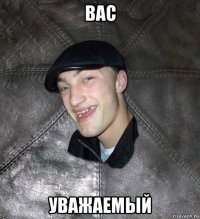 вас уважаемый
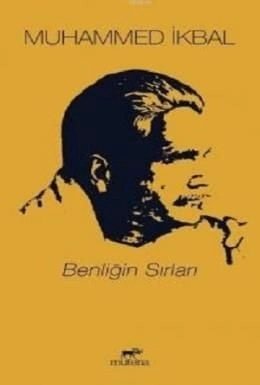 Benliğin Sırları, Muhammed İkbal, Mutena Yayınları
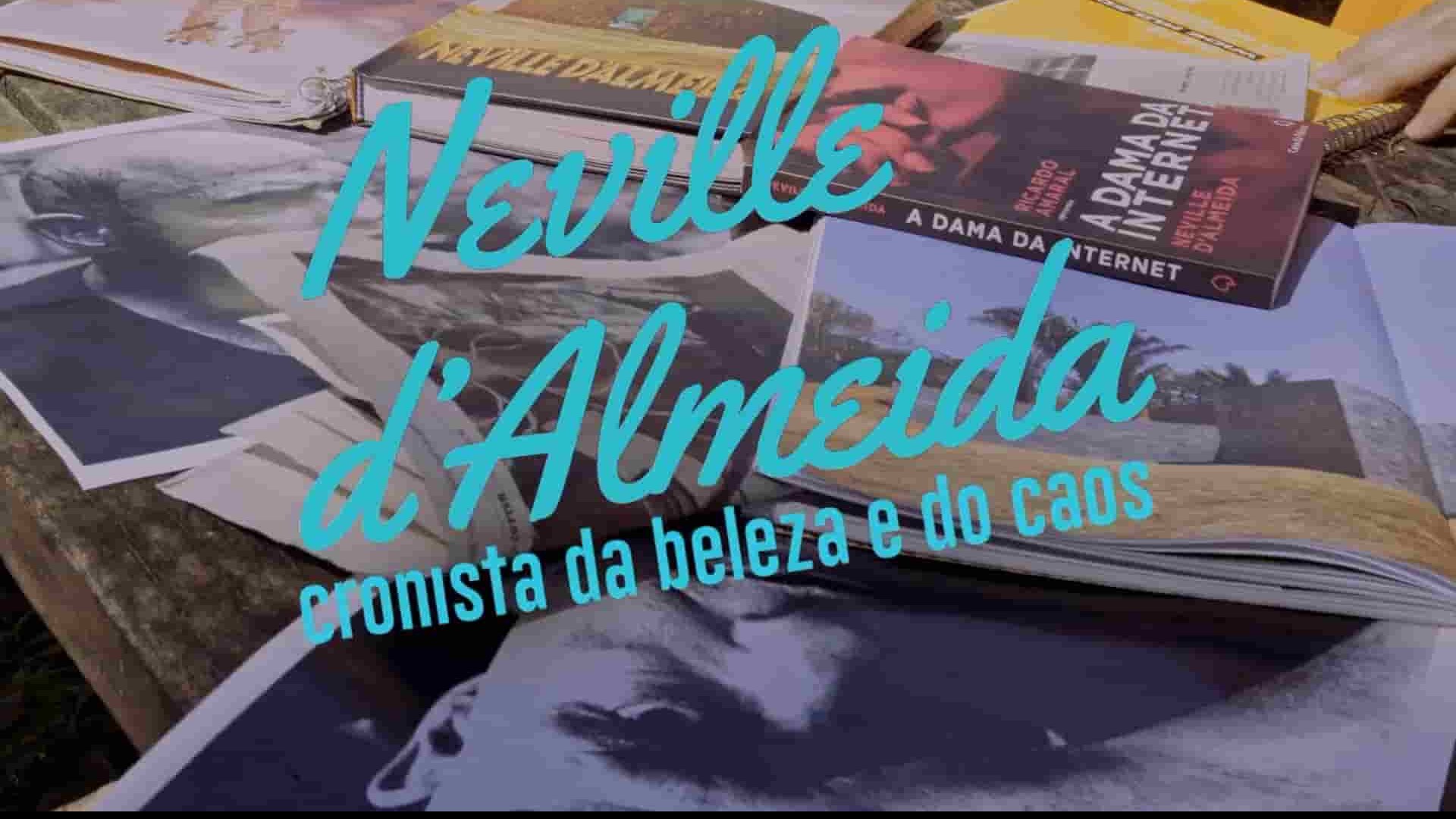 巴西纪录片《内维尔·德·阿尔梅达：美丽与混沌的编年者 Neville D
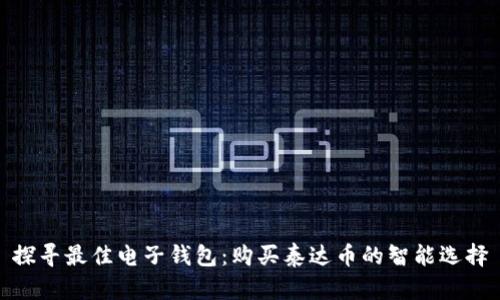 探寻最佳电子钱包：购买泰达币的智能选择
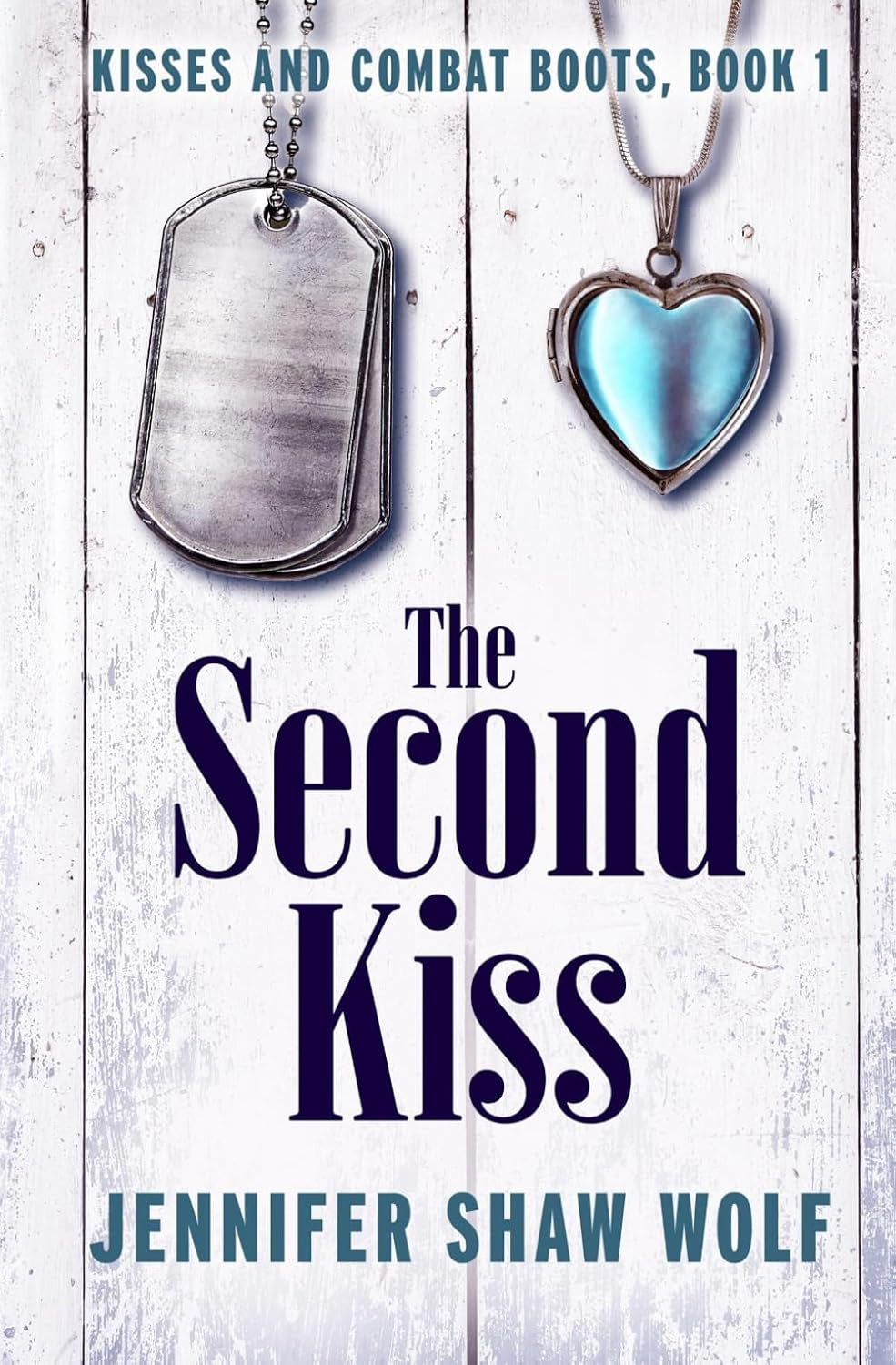 The Second Kiss: Kisses and Combat Boots Book 1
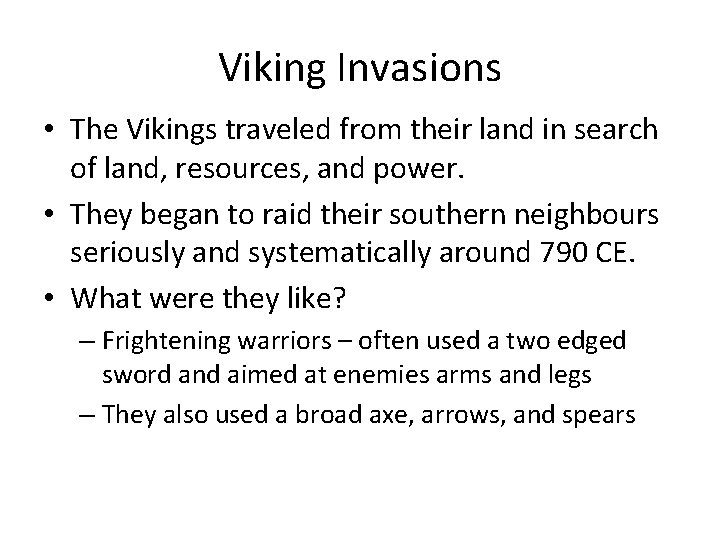 Viking Invasions • The Vikings traveled from their land in search of land, resources,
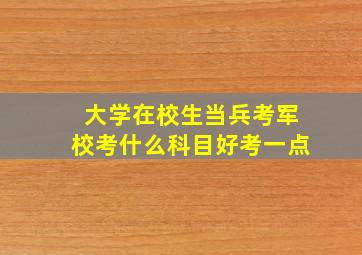 大学在校生当兵考军校考什么科目好考一点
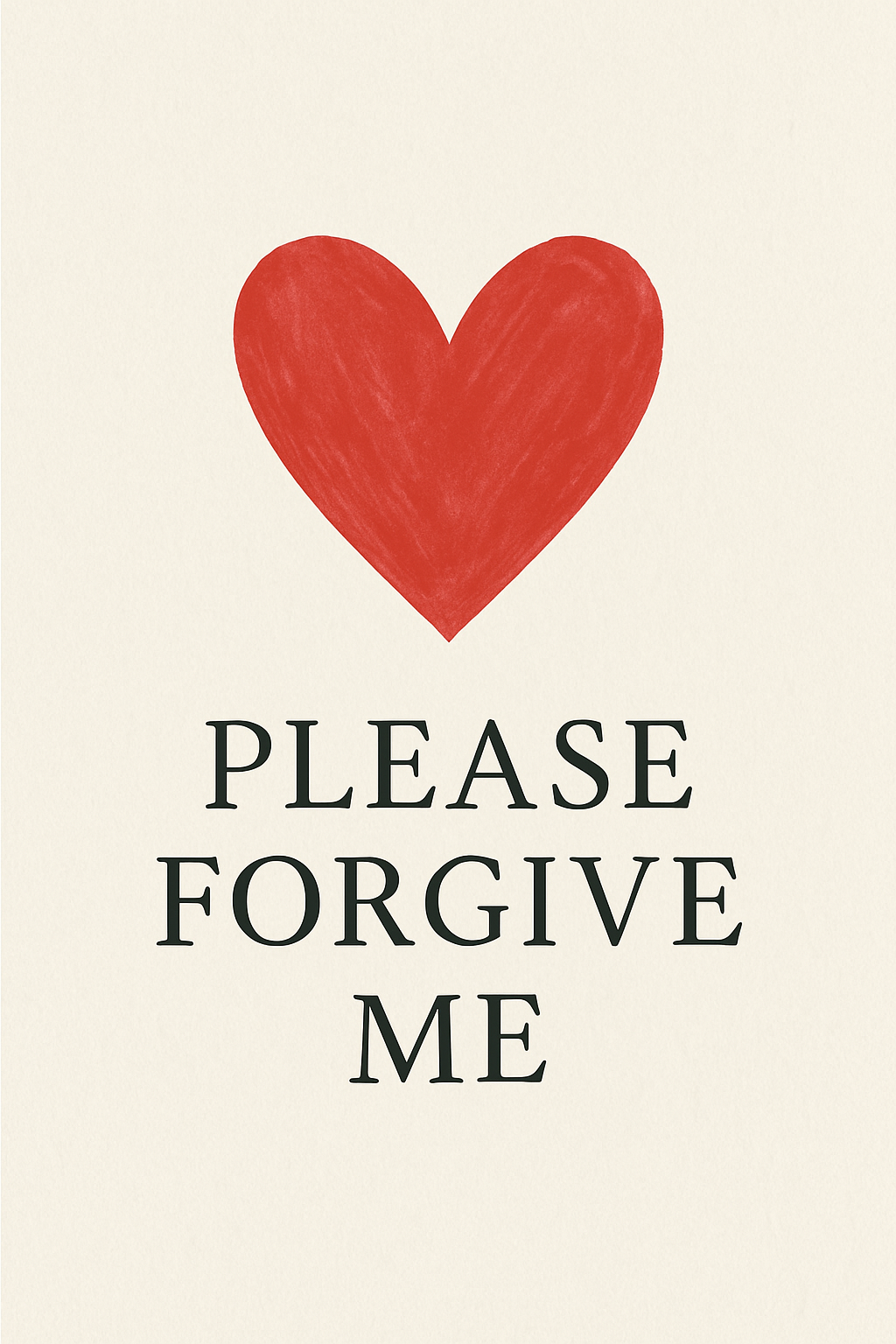 Please forgive me!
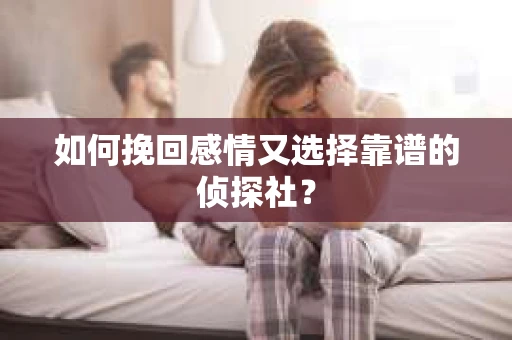 如何挽回感情又选择靠谱的侦探社？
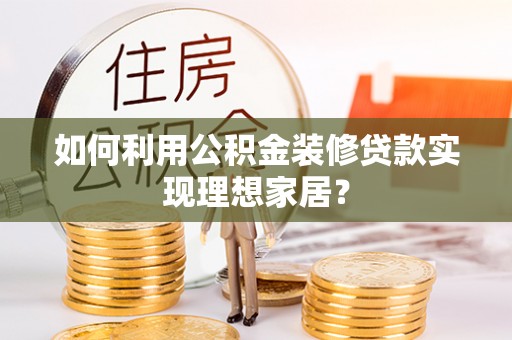 狮潭如何利用公积金装修贷款实现理想家居？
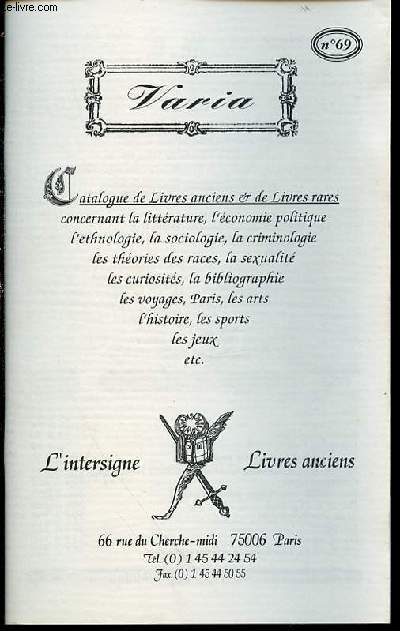 CATALOGUE N69 DE LIVRES ANCIENS ET DE LIVRES RARES CONCERNANT LA LITTERATURE, L'ECONOMIE POLITIQUE, ETHNOLOGIE, SOCIOLOGIE, CRIMINOLOGIE, THEORIES DES RACES, SEXUALITE, CURIOSITES, VOYAGES, PARIS, ART, SPORTS, JEUX, ETC.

WHAT IS EXPECTED
Copy every entry above word for word, leaving out the pictures.

WORKED SOLUTION
 вас уважаемый
 Benliğin Sırları, Muhammed İkbal, Mutena Yayınları
 巴西纪录片《内维尔·德·阿尔梅达：美丽与混沌的编年者 Neville D
 探寻最佳电子钱包：购买泰达币的智能选择
 The Second Kiss: Kisses and Combat Boots Book 1
 Viking Invasions • The Vikings traveled from their land in search of land, resources,
 大学在校生当兵考军校考什么科目好考一点
 Please forgive me!
 如何挽回感情又选择靠谱的侦探社？
 狮潭如何利用公积金装修贷款实现理想家居？
 CATALOGUE N69 DE LIVRES ANCIENS ET DE LIVRES RARES CONCERNANT LA LITTERATURE, L'ECONOMIE POLITIQUE, ETHNOLOGIE, SOCIOLOGIE, CRIMINOLOGIE, THEORIES DES RACES, SEXUALITE, CURIOSITES, VOYAGES, PARIS, ART, SPORTS, JEUX, ETC.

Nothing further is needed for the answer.